Edris dan Soeseno (1987) mengatakan bahwa komposisi jenis merupakan susunan dan jumlah jenis yang terdapat dalam komunitas tumbuhan. Jadi ada dua kata kunci yang perlu di ingat yaitu susunan dan jumlah. Untuk mengetahui suatu tegakan/hutan, maka identifikasi jenis, jumlahnya, serta susunannya menjadi hal wajib yang tak boleh dilupakan.
Komposisi jenis merupakan kumpulan dari beberapa vegetasi. MenurutSpuur dan Barnes (1980) vegetasi merupakan kumpulan tumbuh-tumbuhan yang hidup dalam suatu wilayah yang tersusun atas berbagai jenis dengan kelimpahan relatifnya. Vegetasi di suatu wilayah dapat dilukiskan dengan berbagai cara baik struktur kelimpahan, kepadatan dan lain-lainnya.
Komposisi jenis pada pekarangan/hutan tanaman merupakan komposisi yang disengaja artinya jenis-jenis yang ditanam di pekarangan/hutan tanaman merupakan jenis-jenis yang terpilih, sesuai keinginan pemilik/pengelolanya (sesuai kelas perusahaan). Akibat pemilihan jenis ini maka akan terjadi kekhasan jenis yaitu cenderung pada jenis-jenis yang bermanfaat dan memiliki nilai jual tinggi.
Vegetasi adalah susunan dari spesies tumbuh-tumbuhan dan unit lain yang berbeda dari berbagai kelompok yang berbeda-beda yang tumbuh bersama-sama di alam (Polunin, 1960). Sedangkan menurut Marsono (1977), Vegetasi adalah kumpulan tumbu-tumbuhan yang biasanya terdiri dari berbagai jenis yang hidup bersama-sama di suatu tempat dan di antaranya individu-individu tersebut terdapat interaksi yang erat baik antara tumbuh-tumbuhan itu sendiri maupun faktor lingkungannya. Menurut Barbour and Pitts (1980) vegetasi adalah susunan semua jenis tumbuhan di suatu wilayah dan hubungannya dengan pola sebaran jenis baik secara parsial maupun temporal.

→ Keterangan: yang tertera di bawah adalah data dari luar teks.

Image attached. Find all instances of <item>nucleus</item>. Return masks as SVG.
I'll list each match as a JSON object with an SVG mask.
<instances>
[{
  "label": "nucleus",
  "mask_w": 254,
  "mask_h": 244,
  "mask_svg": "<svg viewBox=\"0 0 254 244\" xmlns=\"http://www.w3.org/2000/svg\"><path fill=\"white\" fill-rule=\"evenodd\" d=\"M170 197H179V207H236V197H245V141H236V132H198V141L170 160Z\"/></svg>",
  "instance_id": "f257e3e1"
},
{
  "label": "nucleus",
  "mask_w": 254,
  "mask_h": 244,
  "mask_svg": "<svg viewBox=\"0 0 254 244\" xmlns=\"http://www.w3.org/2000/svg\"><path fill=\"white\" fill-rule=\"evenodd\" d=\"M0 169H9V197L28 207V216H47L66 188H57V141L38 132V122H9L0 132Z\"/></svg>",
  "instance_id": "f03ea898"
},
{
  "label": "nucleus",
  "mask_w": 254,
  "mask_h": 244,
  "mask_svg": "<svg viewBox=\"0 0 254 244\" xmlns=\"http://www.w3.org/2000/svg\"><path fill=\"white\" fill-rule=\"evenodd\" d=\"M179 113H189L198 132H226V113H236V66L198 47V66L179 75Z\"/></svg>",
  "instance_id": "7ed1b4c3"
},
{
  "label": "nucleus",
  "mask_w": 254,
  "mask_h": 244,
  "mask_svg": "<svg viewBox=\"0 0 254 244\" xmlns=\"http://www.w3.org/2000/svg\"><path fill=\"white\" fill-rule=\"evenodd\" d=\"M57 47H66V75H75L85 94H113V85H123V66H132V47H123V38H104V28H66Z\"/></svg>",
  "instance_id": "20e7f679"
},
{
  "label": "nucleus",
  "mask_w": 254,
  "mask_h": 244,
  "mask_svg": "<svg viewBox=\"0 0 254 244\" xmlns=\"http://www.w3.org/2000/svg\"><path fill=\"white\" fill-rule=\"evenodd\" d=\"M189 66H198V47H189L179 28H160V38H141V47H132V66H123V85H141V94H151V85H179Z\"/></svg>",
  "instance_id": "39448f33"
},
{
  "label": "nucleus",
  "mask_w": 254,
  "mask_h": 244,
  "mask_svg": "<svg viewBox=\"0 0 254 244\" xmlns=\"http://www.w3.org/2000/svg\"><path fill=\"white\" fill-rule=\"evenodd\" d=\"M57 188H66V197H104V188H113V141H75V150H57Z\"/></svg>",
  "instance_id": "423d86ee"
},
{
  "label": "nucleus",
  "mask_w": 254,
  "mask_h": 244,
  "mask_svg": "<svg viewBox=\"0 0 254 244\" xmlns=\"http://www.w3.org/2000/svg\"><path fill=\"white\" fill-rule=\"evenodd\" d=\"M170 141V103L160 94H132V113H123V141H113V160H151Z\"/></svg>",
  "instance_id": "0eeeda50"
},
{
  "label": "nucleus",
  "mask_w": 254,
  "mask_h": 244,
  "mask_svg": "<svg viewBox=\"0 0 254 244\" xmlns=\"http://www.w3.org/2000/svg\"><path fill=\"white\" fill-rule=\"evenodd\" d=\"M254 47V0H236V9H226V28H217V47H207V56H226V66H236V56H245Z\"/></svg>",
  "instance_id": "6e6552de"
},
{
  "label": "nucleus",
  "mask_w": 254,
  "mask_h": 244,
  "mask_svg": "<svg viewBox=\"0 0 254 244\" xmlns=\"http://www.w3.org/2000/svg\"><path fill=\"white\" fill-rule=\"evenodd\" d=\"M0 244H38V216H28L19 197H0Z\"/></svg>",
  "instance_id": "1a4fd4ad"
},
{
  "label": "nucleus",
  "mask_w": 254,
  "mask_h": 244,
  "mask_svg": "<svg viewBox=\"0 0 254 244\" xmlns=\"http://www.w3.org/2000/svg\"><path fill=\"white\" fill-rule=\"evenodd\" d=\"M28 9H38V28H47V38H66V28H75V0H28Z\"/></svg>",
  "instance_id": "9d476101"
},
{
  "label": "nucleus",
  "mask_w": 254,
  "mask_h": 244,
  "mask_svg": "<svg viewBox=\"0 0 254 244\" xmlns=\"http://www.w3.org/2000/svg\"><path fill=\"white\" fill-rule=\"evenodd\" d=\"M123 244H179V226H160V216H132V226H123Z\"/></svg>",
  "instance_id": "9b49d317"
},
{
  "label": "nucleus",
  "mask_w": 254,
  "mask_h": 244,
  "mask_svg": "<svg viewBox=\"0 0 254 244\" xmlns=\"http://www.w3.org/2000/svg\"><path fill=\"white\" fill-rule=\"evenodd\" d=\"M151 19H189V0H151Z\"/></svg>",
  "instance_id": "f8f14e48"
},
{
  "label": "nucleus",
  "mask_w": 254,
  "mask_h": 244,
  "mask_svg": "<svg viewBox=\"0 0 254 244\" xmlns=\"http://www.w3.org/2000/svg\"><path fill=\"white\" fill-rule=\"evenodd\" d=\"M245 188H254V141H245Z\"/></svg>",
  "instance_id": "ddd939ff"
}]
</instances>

Menurut Soetikno (1990), vegetasi menggambarkan perpaduan berbagai jenis tumbuhan di suatu wilayah atau daerah. Suatu tipe vegetasi menggambarkan suatu daerah dari segi penyebaran tumbuhan yang ada baik secara ruang maupun waktu. Suatu tipe vegetasi kadangkala dibagi lagi menjadi menjadi beberapa komunitas yang predominan disebut sosiasi yaitu sekumpulan beberapa jenis tumbuhan yang tumbuh bersama-sama disuatu lingkungan.
Struktur vegetasi terdiri dari :
1.   Stratifikasi secara vertikal yang merupakan diagram profil yang melukiskan lapisan pohon, tiang, sapihan, semai dan herba penyusun vegetasi
2.   Sebaran Horison jenis-jenis penyusun yang menggambarkan letak dari suatu individu terhadap suatu jenis komunitas.
3.   Kelimpahan suatu jenis dari komunitas (Kershaw, 1964).
Struktur vegetasi dibentuk oleh komposisi jenis pohon penyusun suatu kawasan hutan. Struktur vegetasi merupakan organisasi individu dalam ruang yang membentuk suatu tegakan yang merupakan perluasan dari tipe vegetasi atau asosiasi tumbuhan (Edris, soeseno, 1987).